Dive Brief:
- Pasadena, California's per capita generation of landfill waste increased by 50% last year over 2012 (from 5.6 to 8.4 lbs. per capita), according to a Public Works Department update on the city's "zero waste" progress.
- According to the report, which was delivered yesterday to the Pasadena City Council's Municipal Services Committee, the city has experienced substantial economic growth since it adopted the Zero Waste Strategic Plan in 2014 — resulting in heightened consumption, real estate development and waste generation.

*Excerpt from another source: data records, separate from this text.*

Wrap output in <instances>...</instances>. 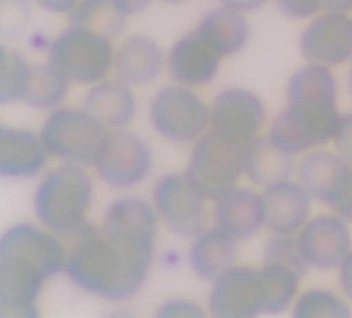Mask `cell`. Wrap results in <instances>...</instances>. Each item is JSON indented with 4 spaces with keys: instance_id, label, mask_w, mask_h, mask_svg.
Segmentation results:
<instances>
[{
    "instance_id": "1",
    "label": "cell",
    "mask_w": 352,
    "mask_h": 318,
    "mask_svg": "<svg viewBox=\"0 0 352 318\" xmlns=\"http://www.w3.org/2000/svg\"><path fill=\"white\" fill-rule=\"evenodd\" d=\"M51 231L16 224L0 240V314L38 317L43 284L65 269L67 252Z\"/></svg>"
},
{
    "instance_id": "2",
    "label": "cell",
    "mask_w": 352,
    "mask_h": 318,
    "mask_svg": "<svg viewBox=\"0 0 352 318\" xmlns=\"http://www.w3.org/2000/svg\"><path fill=\"white\" fill-rule=\"evenodd\" d=\"M67 253L64 272L82 291L122 302L144 284L154 256V244L116 241L86 224Z\"/></svg>"
},
{
    "instance_id": "3",
    "label": "cell",
    "mask_w": 352,
    "mask_h": 318,
    "mask_svg": "<svg viewBox=\"0 0 352 318\" xmlns=\"http://www.w3.org/2000/svg\"><path fill=\"white\" fill-rule=\"evenodd\" d=\"M94 196V185L80 165L67 163L51 170L40 182L34 210L51 233L75 237L86 225L85 218Z\"/></svg>"
},
{
    "instance_id": "4",
    "label": "cell",
    "mask_w": 352,
    "mask_h": 318,
    "mask_svg": "<svg viewBox=\"0 0 352 318\" xmlns=\"http://www.w3.org/2000/svg\"><path fill=\"white\" fill-rule=\"evenodd\" d=\"M245 147L247 142L213 128L197 139L185 175L203 196L216 200L244 173Z\"/></svg>"
},
{
    "instance_id": "5",
    "label": "cell",
    "mask_w": 352,
    "mask_h": 318,
    "mask_svg": "<svg viewBox=\"0 0 352 318\" xmlns=\"http://www.w3.org/2000/svg\"><path fill=\"white\" fill-rule=\"evenodd\" d=\"M48 61L69 83L95 84L106 79L114 65L111 40L69 24L50 44Z\"/></svg>"
},
{
    "instance_id": "6",
    "label": "cell",
    "mask_w": 352,
    "mask_h": 318,
    "mask_svg": "<svg viewBox=\"0 0 352 318\" xmlns=\"http://www.w3.org/2000/svg\"><path fill=\"white\" fill-rule=\"evenodd\" d=\"M109 130L85 109H56L44 123L47 152L67 163L94 165Z\"/></svg>"
},
{
    "instance_id": "7",
    "label": "cell",
    "mask_w": 352,
    "mask_h": 318,
    "mask_svg": "<svg viewBox=\"0 0 352 318\" xmlns=\"http://www.w3.org/2000/svg\"><path fill=\"white\" fill-rule=\"evenodd\" d=\"M150 120L162 137L189 142L200 138L210 123V109L188 86L170 84L154 95Z\"/></svg>"
},
{
    "instance_id": "8",
    "label": "cell",
    "mask_w": 352,
    "mask_h": 318,
    "mask_svg": "<svg viewBox=\"0 0 352 318\" xmlns=\"http://www.w3.org/2000/svg\"><path fill=\"white\" fill-rule=\"evenodd\" d=\"M153 165L150 146L140 135L116 130L106 135L94 162L99 178L109 186L127 189L148 177Z\"/></svg>"
},
{
    "instance_id": "9",
    "label": "cell",
    "mask_w": 352,
    "mask_h": 318,
    "mask_svg": "<svg viewBox=\"0 0 352 318\" xmlns=\"http://www.w3.org/2000/svg\"><path fill=\"white\" fill-rule=\"evenodd\" d=\"M340 120L338 110H310L286 104L274 120L268 138L276 148L295 157L334 139Z\"/></svg>"
},
{
    "instance_id": "10",
    "label": "cell",
    "mask_w": 352,
    "mask_h": 318,
    "mask_svg": "<svg viewBox=\"0 0 352 318\" xmlns=\"http://www.w3.org/2000/svg\"><path fill=\"white\" fill-rule=\"evenodd\" d=\"M154 206L164 224L173 234L196 237L206 223V196L186 175L161 177L153 190Z\"/></svg>"
},
{
    "instance_id": "11",
    "label": "cell",
    "mask_w": 352,
    "mask_h": 318,
    "mask_svg": "<svg viewBox=\"0 0 352 318\" xmlns=\"http://www.w3.org/2000/svg\"><path fill=\"white\" fill-rule=\"evenodd\" d=\"M299 49L311 64L338 67L352 60V17L326 12L302 32Z\"/></svg>"
},
{
    "instance_id": "12",
    "label": "cell",
    "mask_w": 352,
    "mask_h": 318,
    "mask_svg": "<svg viewBox=\"0 0 352 318\" xmlns=\"http://www.w3.org/2000/svg\"><path fill=\"white\" fill-rule=\"evenodd\" d=\"M305 262L317 269L340 268L352 251L346 220L338 214H322L309 220L298 234Z\"/></svg>"
},
{
    "instance_id": "13",
    "label": "cell",
    "mask_w": 352,
    "mask_h": 318,
    "mask_svg": "<svg viewBox=\"0 0 352 318\" xmlns=\"http://www.w3.org/2000/svg\"><path fill=\"white\" fill-rule=\"evenodd\" d=\"M216 318H254L263 313L259 271L232 266L213 282L209 296Z\"/></svg>"
},
{
    "instance_id": "14",
    "label": "cell",
    "mask_w": 352,
    "mask_h": 318,
    "mask_svg": "<svg viewBox=\"0 0 352 318\" xmlns=\"http://www.w3.org/2000/svg\"><path fill=\"white\" fill-rule=\"evenodd\" d=\"M265 119L263 103L247 89H224L214 98L210 107L213 128L244 142L256 137Z\"/></svg>"
},
{
    "instance_id": "15",
    "label": "cell",
    "mask_w": 352,
    "mask_h": 318,
    "mask_svg": "<svg viewBox=\"0 0 352 318\" xmlns=\"http://www.w3.org/2000/svg\"><path fill=\"white\" fill-rule=\"evenodd\" d=\"M311 198L300 182L290 179L265 188L262 193L265 225L274 234H298L309 221Z\"/></svg>"
},
{
    "instance_id": "16",
    "label": "cell",
    "mask_w": 352,
    "mask_h": 318,
    "mask_svg": "<svg viewBox=\"0 0 352 318\" xmlns=\"http://www.w3.org/2000/svg\"><path fill=\"white\" fill-rule=\"evenodd\" d=\"M214 223L234 240L252 238L265 225L262 194L234 186L216 198Z\"/></svg>"
},
{
    "instance_id": "17",
    "label": "cell",
    "mask_w": 352,
    "mask_h": 318,
    "mask_svg": "<svg viewBox=\"0 0 352 318\" xmlns=\"http://www.w3.org/2000/svg\"><path fill=\"white\" fill-rule=\"evenodd\" d=\"M352 166L338 154L314 151L305 155L298 166V178L309 194L333 209Z\"/></svg>"
},
{
    "instance_id": "18",
    "label": "cell",
    "mask_w": 352,
    "mask_h": 318,
    "mask_svg": "<svg viewBox=\"0 0 352 318\" xmlns=\"http://www.w3.org/2000/svg\"><path fill=\"white\" fill-rule=\"evenodd\" d=\"M220 56L216 55L196 32L173 44L168 55V71L172 79L184 86H201L212 82L219 71Z\"/></svg>"
},
{
    "instance_id": "19",
    "label": "cell",
    "mask_w": 352,
    "mask_h": 318,
    "mask_svg": "<svg viewBox=\"0 0 352 318\" xmlns=\"http://www.w3.org/2000/svg\"><path fill=\"white\" fill-rule=\"evenodd\" d=\"M100 229L116 241L155 244L157 217L144 200L124 197L114 200L106 209Z\"/></svg>"
},
{
    "instance_id": "20",
    "label": "cell",
    "mask_w": 352,
    "mask_h": 318,
    "mask_svg": "<svg viewBox=\"0 0 352 318\" xmlns=\"http://www.w3.org/2000/svg\"><path fill=\"white\" fill-rule=\"evenodd\" d=\"M47 155L41 137L27 130L0 128V173L3 178L36 177L44 168Z\"/></svg>"
},
{
    "instance_id": "21",
    "label": "cell",
    "mask_w": 352,
    "mask_h": 318,
    "mask_svg": "<svg viewBox=\"0 0 352 318\" xmlns=\"http://www.w3.org/2000/svg\"><path fill=\"white\" fill-rule=\"evenodd\" d=\"M83 109L107 130L116 131L131 123L137 103L129 83L122 79H103L86 93Z\"/></svg>"
},
{
    "instance_id": "22",
    "label": "cell",
    "mask_w": 352,
    "mask_h": 318,
    "mask_svg": "<svg viewBox=\"0 0 352 318\" xmlns=\"http://www.w3.org/2000/svg\"><path fill=\"white\" fill-rule=\"evenodd\" d=\"M113 67L119 79L130 86L146 84L155 80L162 71V49L150 37L129 36L114 52Z\"/></svg>"
},
{
    "instance_id": "23",
    "label": "cell",
    "mask_w": 352,
    "mask_h": 318,
    "mask_svg": "<svg viewBox=\"0 0 352 318\" xmlns=\"http://www.w3.org/2000/svg\"><path fill=\"white\" fill-rule=\"evenodd\" d=\"M286 100L290 106L336 110L337 80L330 67L309 63L296 69L287 80Z\"/></svg>"
},
{
    "instance_id": "24",
    "label": "cell",
    "mask_w": 352,
    "mask_h": 318,
    "mask_svg": "<svg viewBox=\"0 0 352 318\" xmlns=\"http://www.w3.org/2000/svg\"><path fill=\"white\" fill-rule=\"evenodd\" d=\"M239 256L237 240L219 227L201 231L190 247V266L203 280L214 282L232 266Z\"/></svg>"
},
{
    "instance_id": "25",
    "label": "cell",
    "mask_w": 352,
    "mask_h": 318,
    "mask_svg": "<svg viewBox=\"0 0 352 318\" xmlns=\"http://www.w3.org/2000/svg\"><path fill=\"white\" fill-rule=\"evenodd\" d=\"M195 32L220 58L240 52L250 38V27L243 13L223 5L204 16Z\"/></svg>"
},
{
    "instance_id": "26",
    "label": "cell",
    "mask_w": 352,
    "mask_h": 318,
    "mask_svg": "<svg viewBox=\"0 0 352 318\" xmlns=\"http://www.w3.org/2000/svg\"><path fill=\"white\" fill-rule=\"evenodd\" d=\"M295 169V157L276 148L267 137H255L245 147V175L258 186L268 188L289 179Z\"/></svg>"
},
{
    "instance_id": "27",
    "label": "cell",
    "mask_w": 352,
    "mask_h": 318,
    "mask_svg": "<svg viewBox=\"0 0 352 318\" xmlns=\"http://www.w3.org/2000/svg\"><path fill=\"white\" fill-rule=\"evenodd\" d=\"M127 16L117 8L114 0H79L69 13V24L91 30L111 41L119 37Z\"/></svg>"
},
{
    "instance_id": "28",
    "label": "cell",
    "mask_w": 352,
    "mask_h": 318,
    "mask_svg": "<svg viewBox=\"0 0 352 318\" xmlns=\"http://www.w3.org/2000/svg\"><path fill=\"white\" fill-rule=\"evenodd\" d=\"M263 313L279 314L296 297L302 273L282 264H263L259 269Z\"/></svg>"
},
{
    "instance_id": "29",
    "label": "cell",
    "mask_w": 352,
    "mask_h": 318,
    "mask_svg": "<svg viewBox=\"0 0 352 318\" xmlns=\"http://www.w3.org/2000/svg\"><path fill=\"white\" fill-rule=\"evenodd\" d=\"M68 79L54 65H32L21 102L33 109L50 110L60 104L68 92Z\"/></svg>"
},
{
    "instance_id": "30",
    "label": "cell",
    "mask_w": 352,
    "mask_h": 318,
    "mask_svg": "<svg viewBox=\"0 0 352 318\" xmlns=\"http://www.w3.org/2000/svg\"><path fill=\"white\" fill-rule=\"evenodd\" d=\"M30 71L21 54L5 45L0 48V102L9 104L23 99Z\"/></svg>"
},
{
    "instance_id": "31",
    "label": "cell",
    "mask_w": 352,
    "mask_h": 318,
    "mask_svg": "<svg viewBox=\"0 0 352 318\" xmlns=\"http://www.w3.org/2000/svg\"><path fill=\"white\" fill-rule=\"evenodd\" d=\"M351 307L337 295L322 288H313L303 293L293 307L295 318H348Z\"/></svg>"
},
{
    "instance_id": "32",
    "label": "cell",
    "mask_w": 352,
    "mask_h": 318,
    "mask_svg": "<svg viewBox=\"0 0 352 318\" xmlns=\"http://www.w3.org/2000/svg\"><path fill=\"white\" fill-rule=\"evenodd\" d=\"M263 264H282L296 269L302 275L309 268L300 253L298 236L295 234H274L263 249Z\"/></svg>"
},
{
    "instance_id": "33",
    "label": "cell",
    "mask_w": 352,
    "mask_h": 318,
    "mask_svg": "<svg viewBox=\"0 0 352 318\" xmlns=\"http://www.w3.org/2000/svg\"><path fill=\"white\" fill-rule=\"evenodd\" d=\"M275 5L283 16L295 20L309 19L321 9L337 13L352 10V0H275Z\"/></svg>"
},
{
    "instance_id": "34",
    "label": "cell",
    "mask_w": 352,
    "mask_h": 318,
    "mask_svg": "<svg viewBox=\"0 0 352 318\" xmlns=\"http://www.w3.org/2000/svg\"><path fill=\"white\" fill-rule=\"evenodd\" d=\"M28 20H30V3H28V0H2V19H0L2 37H19Z\"/></svg>"
},
{
    "instance_id": "35",
    "label": "cell",
    "mask_w": 352,
    "mask_h": 318,
    "mask_svg": "<svg viewBox=\"0 0 352 318\" xmlns=\"http://www.w3.org/2000/svg\"><path fill=\"white\" fill-rule=\"evenodd\" d=\"M158 318H199L203 317L201 308L189 300H169L165 302L157 311Z\"/></svg>"
},
{
    "instance_id": "36",
    "label": "cell",
    "mask_w": 352,
    "mask_h": 318,
    "mask_svg": "<svg viewBox=\"0 0 352 318\" xmlns=\"http://www.w3.org/2000/svg\"><path fill=\"white\" fill-rule=\"evenodd\" d=\"M337 154L352 166V111L341 114V120L334 135Z\"/></svg>"
},
{
    "instance_id": "37",
    "label": "cell",
    "mask_w": 352,
    "mask_h": 318,
    "mask_svg": "<svg viewBox=\"0 0 352 318\" xmlns=\"http://www.w3.org/2000/svg\"><path fill=\"white\" fill-rule=\"evenodd\" d=\"M331 210L336 214L345 218L346 221H352V172L348 177V179L344 185V189Z\"/></svg>"
},
{
    "instance_id": "38",
    "label": "cell",
    "mask_w": 352,
    "mask_h": 318,
    "mask_svg": "<svg viewBox=\"0 0 352 318\" xmlns=\"http://www.w3.org/2000/svg\"><path fill=\"white\" fill-rule=\"evenodd\" d=\"M34 2L44 10L50 13H71L75 6L79 3V0H34Z\"/></svg>"
},
{
    "instance_id": "39",
    "label": "cell",
    "mask_w": 352,
    "mask_h": 318,
    "mask_svg": "<svg viewBox=\"0 0 352 318\" xmlns=\"http://www.w3.org/2000/svg\"><path fill=\"white\" fill-rule=\"evenodd\" d=\"M340 286L342 292L352 300V251L340 265Z\"/></svg>"
},
{
    "instance_id": "40",
    "label": "cell",
    "mask_w": 352,
    "mask_h": 318,
    "mask_svg": "<svg viewBox=\"0 0 352 318\" xmlns=\"http://www.w3.org/2000/svg\"><path fill=\"white\" fill-rule=\"evenodd\" d=\"M223 6L234 9L237 12H254L265 5L268 0H220Z\"/></svg>"
},
{
    "instance_id": "41",
    "label": "cell",
    "mask_w": 352,
    "mask_h": 318,
    "mask_svg": "<svg viewBox=\"0 0 352 318\" xmlns=\"http://www.w3.org/2000/svg\"><path fill=\"white\" fill-rule=\"evenodd\" d=\"M114 3L129 17L144 12L151 3V0H114Z\"/></svg>"
},
{
    "instance_id": "42",
    "label": "cell",
    "mask_w": 352,
    "mask_h": 318,
    "mask_svg": "<svg viewBox=\"0 0 352 318\" xmlns=\"http://www.w3.org/2000/svg\"><path fill=\"white\" fill-rule=\"evenodd\" d=\"M346 86H348L349 95L352 96V65H351V68L348 71V75H346Z\"/></svg>"
},
{
    "instance_id": "43",
    "label": "cell",
    "mask_w": 352,
    "mask_h": 318,
    "mask_svg": "<svg viewBox=\"0 0 352 318\" xmlns=\"http://www.w3.org/2000/svg\"><path fill=\"white\" fill-rule=\"evenodd\" d=\"M165 2H181V0H165Z\"/></svg>"
}]
</instances>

- Recycling market challenges have also been a factor, according to Public Works. City staff anticipate Pasadena's recycling efforts might be aided by a proposed contract with American Reclamation, which would lower processing costs from $67.60 to $42.24 per ton starting in September.
Dive Insight:
Anchored by core tenets of waste reduction and diversion maximization, Pasadena's "zero waste" plan is anticipated to achieve a minimum of 87% diversion by 2040. The city, which had already attained a 73% diversion rate in 2010, is now "well on the path ... to envisioning a world without waste," according to Public Works — but, as revealed in the update, recycling market volatility has thrown a wrench in its progress.
China's scrap import policy — and its resulting domino effect in Malaysia, Vietnam and other Southeast Asian countries — has "resulted in significant challenges for the solid waste and recycling industry," the report observes. Confronted with strict contamination limits and foreign import bans, California MRFs have been forced to stockpile materials while waiting out market fluctuations.
Pasadena hasn't been immune to these shifts. The city closed all five of its beverage container redemption centers in the face of dipping commodity prices, which — coupled with increases in minimum wage and other federal mandates — made it difficult to pay employees the prevailing wage and benefits.
Furthermore, the report notes that smartphones and tablets have "drastically" reduced the amount of high-value content (i.e., newspapers, magazines, catalogs and junk mail) in the recycling stream. Product packaging has been reengineered to use less material, and plastic content in PET bottles has been halved.
"Since all of our performance metrics are weight based we must now do twice the work to achieve the same diversion," the report reads. This transition to sustainable packaging, it asserts, has increased processing costs and reduced the value of the recycling stream.
Public Works recommends that Pasadena contract with American Reclamation — the successful qualified low bid — in order to better manage costs and set recycling process standards for the residential curbside stream. The contract, extended to a full five-year term, is valued at approximately $1.63 million.
In addition to recycling concerns, the update also highlights organic waste — which, at 40,000 tons per year, forms the largest component of the city's waste stream. According to Public Works, Pasadena's pilot food waste recycling program — implemented at city-managed facilities that generate "significant" food waste — has recycled 3,000 lbs. over the past nine months. The department plans to continue the service, with a goal of expanding to other city facilities in 2020.
Further strategies for residential and commercial organics collection are planned in future years. The city did not respond to a request for comment prior to publication on the residential versus commercial breakdown of its overall landfill waste.
Pasadena's "zero waste" growing pains echo difficulties encountered by other cities — San Francisco's ambitious pledge to achieve "zero waste" by 2020, for instance, was revised to a somewhat less lofty target in August 2018. Los Angeles, on the other hand, has taken the opposite track: the city recently doubled down on its 2013 goal to reach 90% landfill diversion by 2025, adding a new goal to achieve 100% by 2050.